• **Assigned task**: Copy the listing below exactly. Pictures stay out of it.

*** Opening of Available data ***

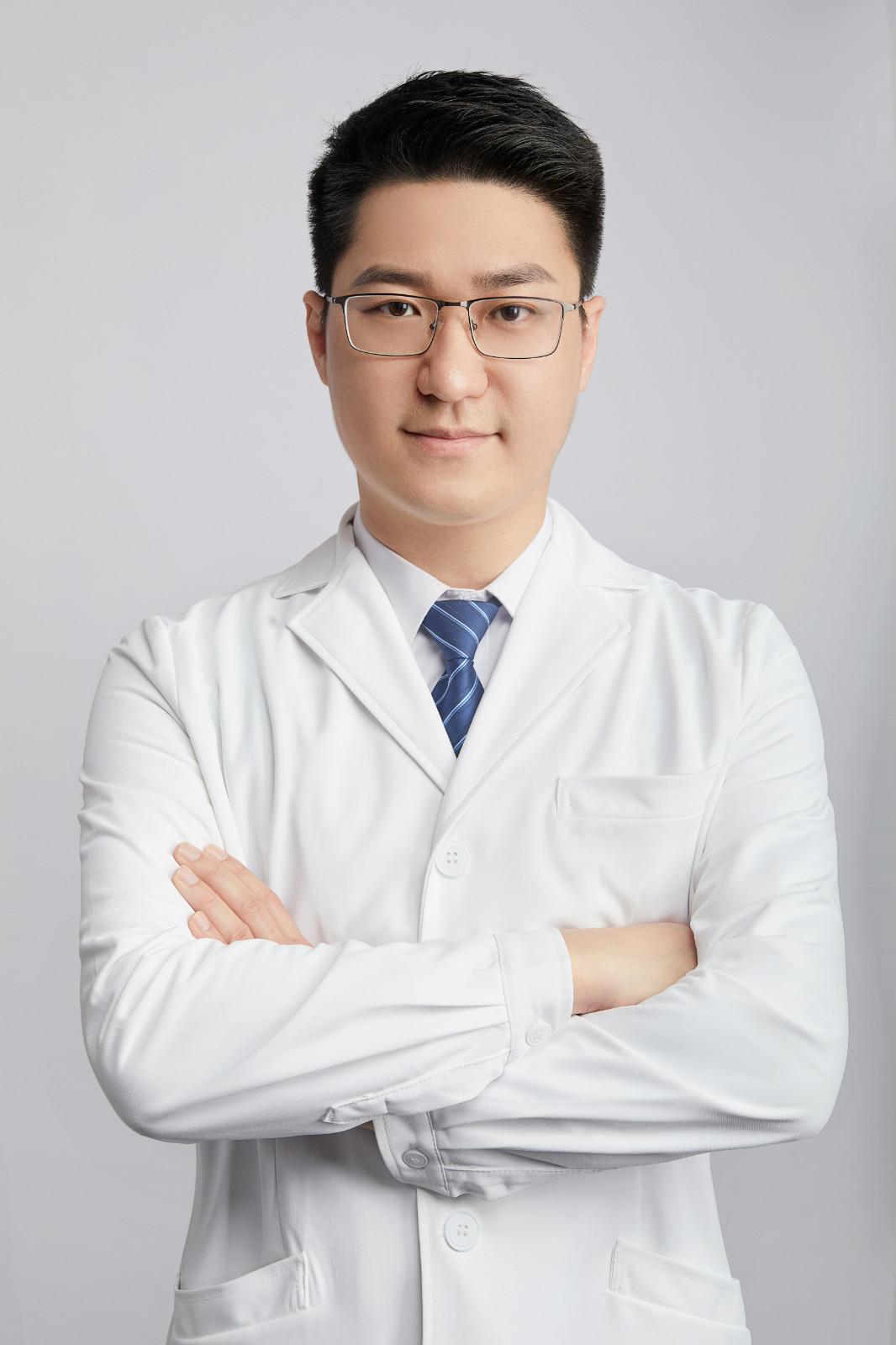矯正名醫陳何熙主任:追求醫療本質,做暖心的牙醫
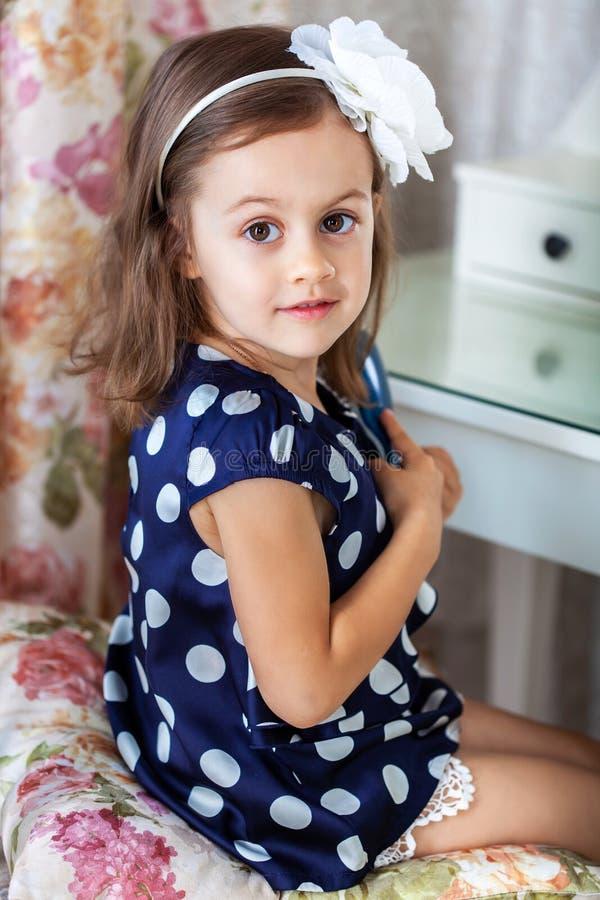 Nettes kleines Kindermädchen, das ihr Haar kämmt stockbilder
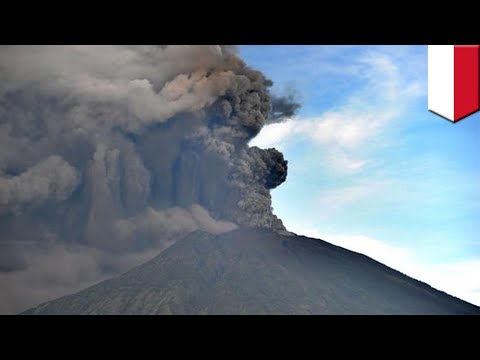 Volcanic eruptions: Bali's Mount Agung eruptions cause flights to be canceled - TomoNews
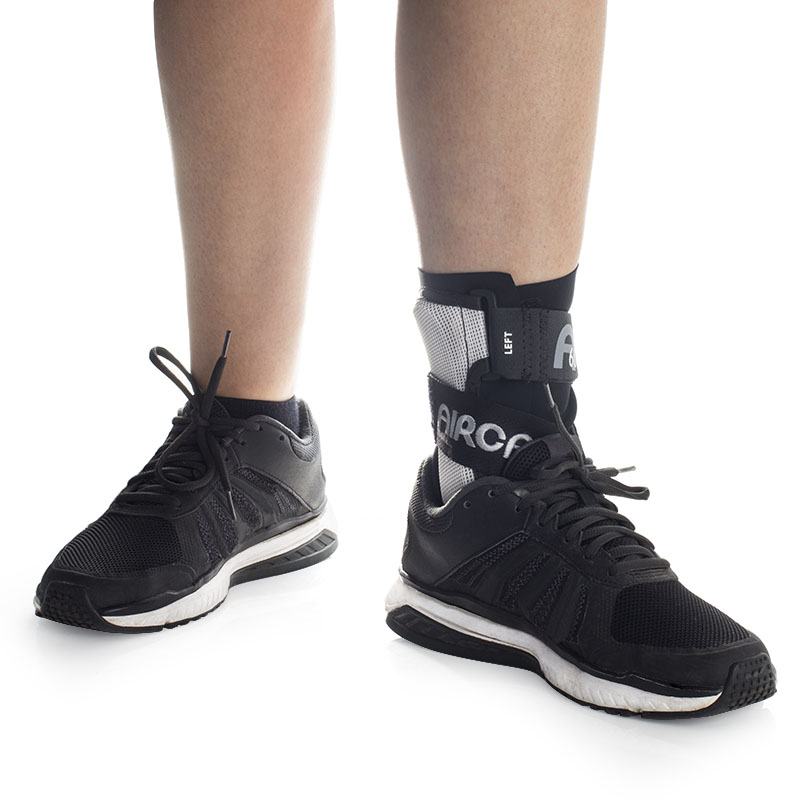 Aircast A60 for ankle sprains fits comfortably into shoes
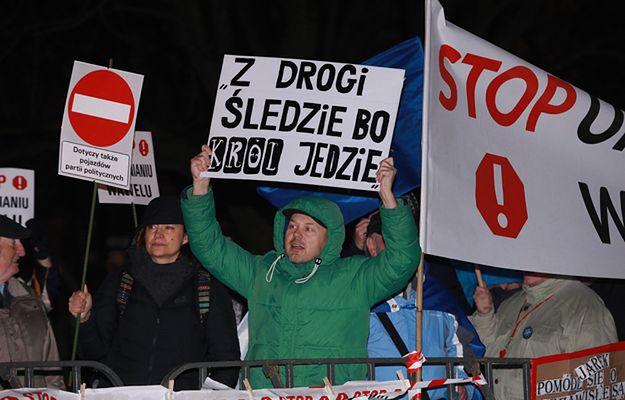 Protest przed Wawelem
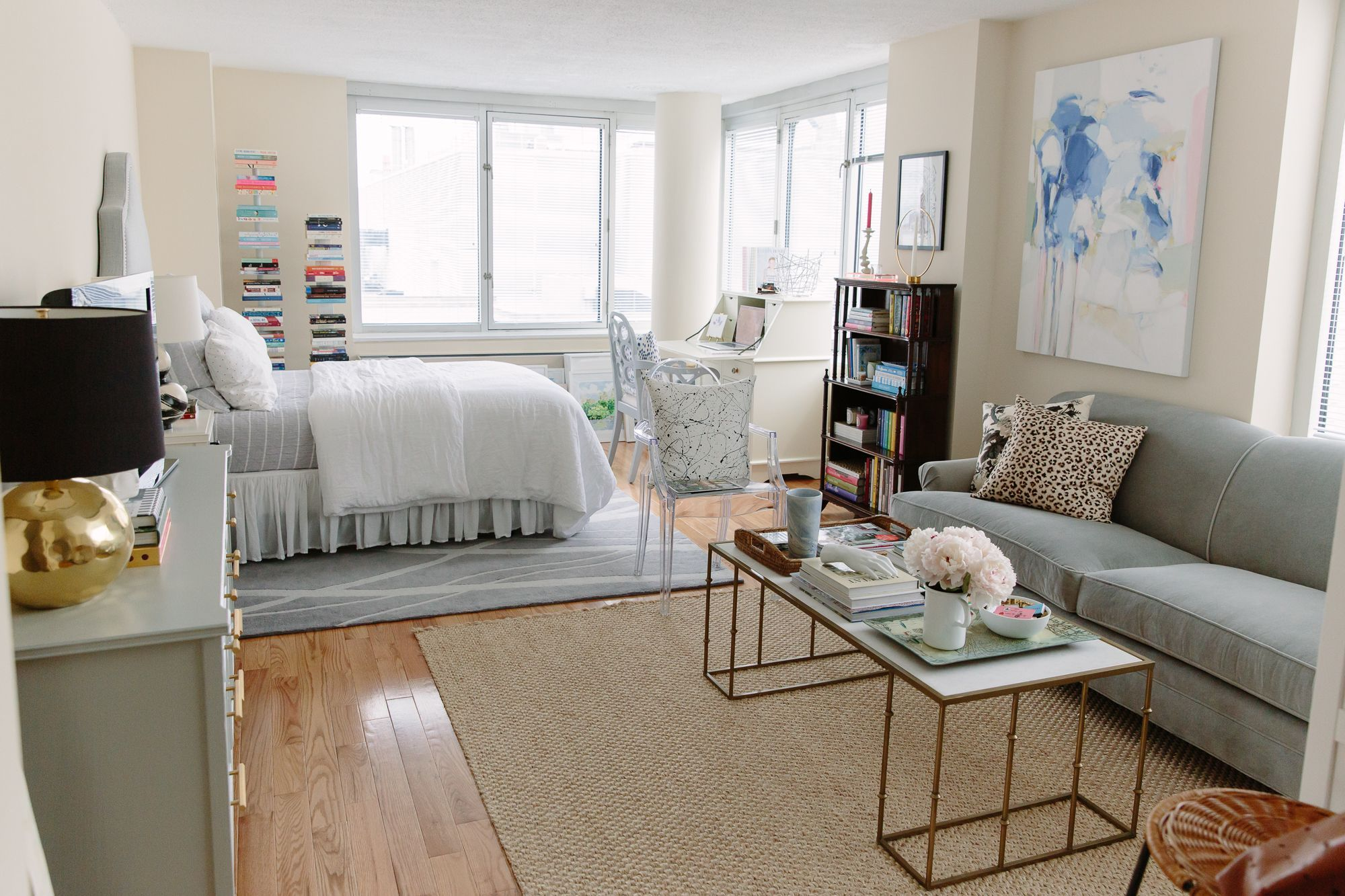 studio apartment space saving ideas #StudioApartmentIdeas ...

*** Close of Available data ***

• **Response to this task**:
矯正名醫陳何熙主任:追求醫療本質,做暖心的牙醫
 Nettes kleines Kindermädchen, das ihr Haar kämmt stockbilder
 Volcanic eruptions: Bali's Mount Agung eruptions cause flights to be canceled - TomoNews
 Aircast A60 for ankle sprains fits comfortably into shoes
 Protest przed Wawelem
 studio apartment space saving ideas #StudioApartmentIdeas ...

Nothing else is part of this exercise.